Non basta un grande spazio libero per fare una vera piazza.
Il 18 maggio 1859, alle ore 5 del mattino, Garibaldi per via ferrata arrivò alla stazione di Biella, con l’ordine di Vittorio Emanuele II di puntare verso il lago Maggiore, contro la destra dell’esercito austriaco. Proveniva da San Germano Vercellese, preceduto il giorno prima da 3500 Cacciatori delle Alpi, anche loro per treno, poiché la campagna era inondata. Uscito dalla stazione, attraversò la nuova piazza, costeggiò i grandi giardini vescovili (oggi via Losana) ed entrò nel palazzo dell’amico vescovo Losana. Tre giorni meravigliosi, ma la nuova piazza d’armi, anche se aveva ospitato il grande cuore di Garibaldi e dei suoi Cacciatori alla partenza della seconda guerra d’indipendenza, rimaneva piazza solo di nome.
Non basta un grande evento per fare una vera piazza.
Forse occorreva che giorni di festa e di mercato tingessero di umanità il luogo. Nel 1866 fu così inventata la fiera di bestiame, detta di San Marco, da tenersi proprio lì, il penultimo martedì di aprile di ogni anno. Una desolazione. Scriveva la “Gazzetta Biellese” il 24 aprile 1873: La fiera di S. Marco tiene il suo centro principale nella nuova piazza d’armi, colà dove secondo un certo progetto di buona memoria dovrebbe esservi un giardino all’inglese ornato di piante ombrose, di leggiadri ed olezzanti fiori. Invece che cosa avete trovato martedì scorso? Ohimè quale spettacolo! Dall’un capo all’altro della vasta area non si vedono che fitte schiere d’animali bovini, suini e pecorini che mandano all’olfatto tutti altri profumi che quelli di rosa e di vaniglia. Dall’altra parte, nell’antica piazza d’armi, non vi figurano che pochi banchi pieni di vario genere di mercanzie.
Non basta un grande mercato per fare una vera piazza.

● ● ● ● ●

Consegna A:
Puoi ricopiare dal testo sulla piazza di Biella tutto il brano che va da "Forse occorreva che" giù fino a "genere di mercanzie."?
Consegna B:
Quali tipi di animali radunati alla fiera di San Marco nomina il testo sulla piazza di Biella?
Consegna C:
Fornisci il seguito del testo sulla piazza di Biella, cominciando subito dopo l'ultima frase riportata.

[Dati registrati]
● ● ● ● ●

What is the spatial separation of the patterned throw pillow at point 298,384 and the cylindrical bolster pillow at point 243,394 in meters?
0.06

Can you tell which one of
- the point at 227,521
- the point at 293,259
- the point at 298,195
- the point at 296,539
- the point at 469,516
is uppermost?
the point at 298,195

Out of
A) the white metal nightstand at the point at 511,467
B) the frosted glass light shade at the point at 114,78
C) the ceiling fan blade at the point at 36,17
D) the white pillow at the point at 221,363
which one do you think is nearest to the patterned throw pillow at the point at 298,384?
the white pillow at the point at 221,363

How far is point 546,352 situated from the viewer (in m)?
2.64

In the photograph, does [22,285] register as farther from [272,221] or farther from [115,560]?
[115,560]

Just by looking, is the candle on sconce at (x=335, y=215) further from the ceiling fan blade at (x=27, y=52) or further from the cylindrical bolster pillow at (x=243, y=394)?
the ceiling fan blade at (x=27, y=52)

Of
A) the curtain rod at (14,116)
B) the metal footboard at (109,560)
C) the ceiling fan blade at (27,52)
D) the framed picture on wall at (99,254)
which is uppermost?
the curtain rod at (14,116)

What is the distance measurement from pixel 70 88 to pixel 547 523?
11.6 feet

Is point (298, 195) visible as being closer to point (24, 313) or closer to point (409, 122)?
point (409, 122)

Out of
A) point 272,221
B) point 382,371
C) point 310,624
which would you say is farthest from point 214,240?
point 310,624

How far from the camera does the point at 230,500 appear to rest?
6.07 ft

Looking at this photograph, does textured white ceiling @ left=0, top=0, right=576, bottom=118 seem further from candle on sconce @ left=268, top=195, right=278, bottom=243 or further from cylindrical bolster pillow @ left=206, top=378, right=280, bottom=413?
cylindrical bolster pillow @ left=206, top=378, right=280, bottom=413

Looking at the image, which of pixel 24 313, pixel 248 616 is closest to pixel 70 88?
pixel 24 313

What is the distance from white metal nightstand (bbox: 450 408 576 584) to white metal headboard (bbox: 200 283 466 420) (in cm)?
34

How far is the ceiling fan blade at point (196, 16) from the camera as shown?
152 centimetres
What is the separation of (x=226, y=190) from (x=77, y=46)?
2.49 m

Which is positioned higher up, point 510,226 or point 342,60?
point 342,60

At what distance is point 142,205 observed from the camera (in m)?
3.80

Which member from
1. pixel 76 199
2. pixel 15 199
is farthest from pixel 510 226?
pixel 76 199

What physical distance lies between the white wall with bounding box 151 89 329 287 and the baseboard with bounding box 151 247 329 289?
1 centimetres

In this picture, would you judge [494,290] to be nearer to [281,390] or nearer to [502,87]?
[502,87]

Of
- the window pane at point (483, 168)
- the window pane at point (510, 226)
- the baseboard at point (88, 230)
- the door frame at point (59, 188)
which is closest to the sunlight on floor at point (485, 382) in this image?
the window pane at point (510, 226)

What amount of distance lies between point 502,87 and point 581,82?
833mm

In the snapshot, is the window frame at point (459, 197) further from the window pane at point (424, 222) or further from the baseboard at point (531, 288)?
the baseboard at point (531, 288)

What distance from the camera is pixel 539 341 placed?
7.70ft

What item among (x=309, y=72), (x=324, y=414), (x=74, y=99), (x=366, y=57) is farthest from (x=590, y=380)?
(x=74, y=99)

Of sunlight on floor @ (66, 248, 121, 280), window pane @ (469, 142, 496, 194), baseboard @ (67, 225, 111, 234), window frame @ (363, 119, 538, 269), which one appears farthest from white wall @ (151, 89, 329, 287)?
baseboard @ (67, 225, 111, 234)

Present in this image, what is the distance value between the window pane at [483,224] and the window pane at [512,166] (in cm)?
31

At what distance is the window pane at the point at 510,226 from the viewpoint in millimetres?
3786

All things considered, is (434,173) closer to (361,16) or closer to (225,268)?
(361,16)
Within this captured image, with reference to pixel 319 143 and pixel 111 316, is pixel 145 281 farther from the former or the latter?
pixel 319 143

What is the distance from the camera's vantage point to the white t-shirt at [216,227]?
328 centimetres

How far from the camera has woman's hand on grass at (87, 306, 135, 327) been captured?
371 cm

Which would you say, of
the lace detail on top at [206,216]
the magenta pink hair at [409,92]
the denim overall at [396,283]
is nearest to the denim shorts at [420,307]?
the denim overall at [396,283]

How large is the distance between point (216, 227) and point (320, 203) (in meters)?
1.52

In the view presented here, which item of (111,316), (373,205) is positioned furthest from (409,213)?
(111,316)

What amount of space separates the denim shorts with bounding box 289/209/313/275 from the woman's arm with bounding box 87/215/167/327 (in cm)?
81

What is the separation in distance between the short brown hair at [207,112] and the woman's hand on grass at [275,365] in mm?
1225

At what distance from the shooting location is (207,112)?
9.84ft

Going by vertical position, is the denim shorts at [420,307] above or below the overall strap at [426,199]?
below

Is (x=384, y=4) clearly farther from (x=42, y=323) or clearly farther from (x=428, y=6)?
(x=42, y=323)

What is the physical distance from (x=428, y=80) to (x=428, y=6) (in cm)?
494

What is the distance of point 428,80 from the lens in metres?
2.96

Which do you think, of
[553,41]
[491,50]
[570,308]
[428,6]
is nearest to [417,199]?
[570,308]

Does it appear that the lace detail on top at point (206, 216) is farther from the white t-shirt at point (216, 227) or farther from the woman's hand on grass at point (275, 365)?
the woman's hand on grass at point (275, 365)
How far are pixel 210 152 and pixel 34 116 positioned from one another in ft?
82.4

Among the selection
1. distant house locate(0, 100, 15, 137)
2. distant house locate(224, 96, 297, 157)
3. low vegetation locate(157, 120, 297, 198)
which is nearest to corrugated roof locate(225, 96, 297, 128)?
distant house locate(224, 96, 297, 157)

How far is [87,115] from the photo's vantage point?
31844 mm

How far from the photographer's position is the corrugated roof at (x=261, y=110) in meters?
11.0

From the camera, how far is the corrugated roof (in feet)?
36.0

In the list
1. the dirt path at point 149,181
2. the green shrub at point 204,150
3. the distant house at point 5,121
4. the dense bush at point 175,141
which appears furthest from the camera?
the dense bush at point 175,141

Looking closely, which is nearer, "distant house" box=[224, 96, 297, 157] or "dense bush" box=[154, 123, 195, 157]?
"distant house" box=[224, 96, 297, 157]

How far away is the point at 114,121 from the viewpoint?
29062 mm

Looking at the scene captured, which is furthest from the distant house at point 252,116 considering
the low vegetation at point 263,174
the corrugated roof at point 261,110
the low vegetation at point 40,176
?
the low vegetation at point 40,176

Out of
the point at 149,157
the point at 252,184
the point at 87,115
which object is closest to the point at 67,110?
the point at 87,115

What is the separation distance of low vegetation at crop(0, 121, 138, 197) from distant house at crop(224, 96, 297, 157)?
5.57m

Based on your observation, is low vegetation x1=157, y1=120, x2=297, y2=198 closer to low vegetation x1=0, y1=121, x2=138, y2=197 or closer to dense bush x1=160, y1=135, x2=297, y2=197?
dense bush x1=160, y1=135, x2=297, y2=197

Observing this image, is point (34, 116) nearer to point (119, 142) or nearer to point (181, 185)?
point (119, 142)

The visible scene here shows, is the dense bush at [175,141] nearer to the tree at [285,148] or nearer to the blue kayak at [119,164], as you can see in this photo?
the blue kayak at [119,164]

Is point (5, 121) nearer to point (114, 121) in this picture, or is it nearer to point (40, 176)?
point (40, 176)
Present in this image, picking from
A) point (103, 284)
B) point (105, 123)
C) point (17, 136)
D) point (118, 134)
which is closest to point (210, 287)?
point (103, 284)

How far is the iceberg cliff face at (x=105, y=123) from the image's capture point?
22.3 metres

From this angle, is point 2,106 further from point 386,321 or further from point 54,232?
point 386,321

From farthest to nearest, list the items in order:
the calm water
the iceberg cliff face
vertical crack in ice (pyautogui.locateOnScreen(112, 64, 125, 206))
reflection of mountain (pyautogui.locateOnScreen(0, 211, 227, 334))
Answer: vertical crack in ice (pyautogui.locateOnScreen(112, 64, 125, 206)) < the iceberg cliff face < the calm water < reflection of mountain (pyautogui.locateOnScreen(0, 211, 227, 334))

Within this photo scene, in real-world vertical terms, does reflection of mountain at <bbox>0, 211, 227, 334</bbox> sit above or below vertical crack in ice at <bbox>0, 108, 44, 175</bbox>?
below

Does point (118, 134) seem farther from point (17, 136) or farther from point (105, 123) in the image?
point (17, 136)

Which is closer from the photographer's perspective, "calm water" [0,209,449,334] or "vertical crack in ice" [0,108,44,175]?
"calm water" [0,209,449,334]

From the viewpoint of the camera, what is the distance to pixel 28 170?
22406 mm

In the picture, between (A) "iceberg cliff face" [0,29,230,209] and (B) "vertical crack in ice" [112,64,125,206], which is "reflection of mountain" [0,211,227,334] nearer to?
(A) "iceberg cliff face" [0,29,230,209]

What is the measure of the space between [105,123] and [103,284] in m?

● ● ● ● ●

Risposta finale A:
Forse occorreva che giorni di festa e di mercato tingessero di umanità il luogo. Nel 1866 fu così inventata la fiera di bestiame, detta di San Marco, da tenersi proprio lì, il penultimo martedì di aprile di ogni anno. Una desolazione. Scriveva la “Gazzetta Biellese” il 24 aprile 1873: La fiera di S. Marco tiene il suo centro principale nella nuova piazza d’armi, colà dove secondo un certo progetto di buona memoria dovrebbe esservi un giardino all’inglese ornato di piante ombrose, di leggiadri ed olezzanti fiori. Invece che cosa avete trovato martedì scorso? Ohimè quale spettacolo! Dall’un capo all’altro della vasta area non si vedono che fitte schiere d’animali bovini, suini e pecorini che mandano all’olfatto tutti altri profumi che quelli di rosa e di vaniglia. Dall’altra parte, nell’antica piazza d’armi, non vi figurano che pochi banchi pieni di vario genere di mercanzie.

Risposta finale B:
Bovini, suini e pecorini.

Risposta finale C:
Nell’autunno 1875 il Consiglio comunale deliberò finalmente di piantumare la metà occidentale dell’area davanti alla ferrovia, quella in asse con l’ingresso della stazione. Nasceva il giardino pubblico (dal 1935 intitolato al botanico Maurizio Zumaglini), realizzato da Innocente Ottolini di Novara da marzo a maggio 1876, sotto la direzione di Alfonso Danese, ingegnere del Civico Ufficio Tecnico. Non amato, un corpo estraneo, vandalizzato fin dall’inizio, squallida area suburbana, ricettacolo di degrado. Scriveva “Il Corriere Biellese” il 10 gennaio 1880: Ci regalarono un giardino pubblico ove nelle ore di riposo, per ora, prendono il sole e più tardi prenderanno l’ombra gli operai della fabbrica Squindo e quei miserabili e schifosi esseri che sorgono da quell’antro che sta in capo al giardino, mettendo in mostra il loro abbruttimento e degradazione.
Non basta un giardino pubblico per fare una vera piazza.
Il Consiglio cercò di fare una piazza nella metà orientale, in memoria dell’antica e fangosa piazza d’armi (a sud dell’attuale viale Matteotti), che era stata venduta in lotti per finanziare l’impianto del giardino e la costruzione del parapetto. Cinta da alberi e destinata ad attività ludiche, la metà orientale del giardino pubblico (ove oggi c’è il monumento dell’alpino e del mulo) era fiancheggiata dalla strada provinciale che saliva fino alla via Maestra (dal 1880 via Umberto, oggi via Italia). A volte era chiamata “sferisterio”, a volte “piazza d’armi” in ricordo dell’antica. Tra gare di tamburello e palla elastica, tra esibizioni di pagliacci e donne cannone, tra carnevalesche corse nel sacco e corse degli asini, inizialmente fu sentita come contenitore di eventi nati sotto il segno dell’improvvisazione.
Non basta uno spazio cinto da alberi e da una corona di gente per fare una vera piazza.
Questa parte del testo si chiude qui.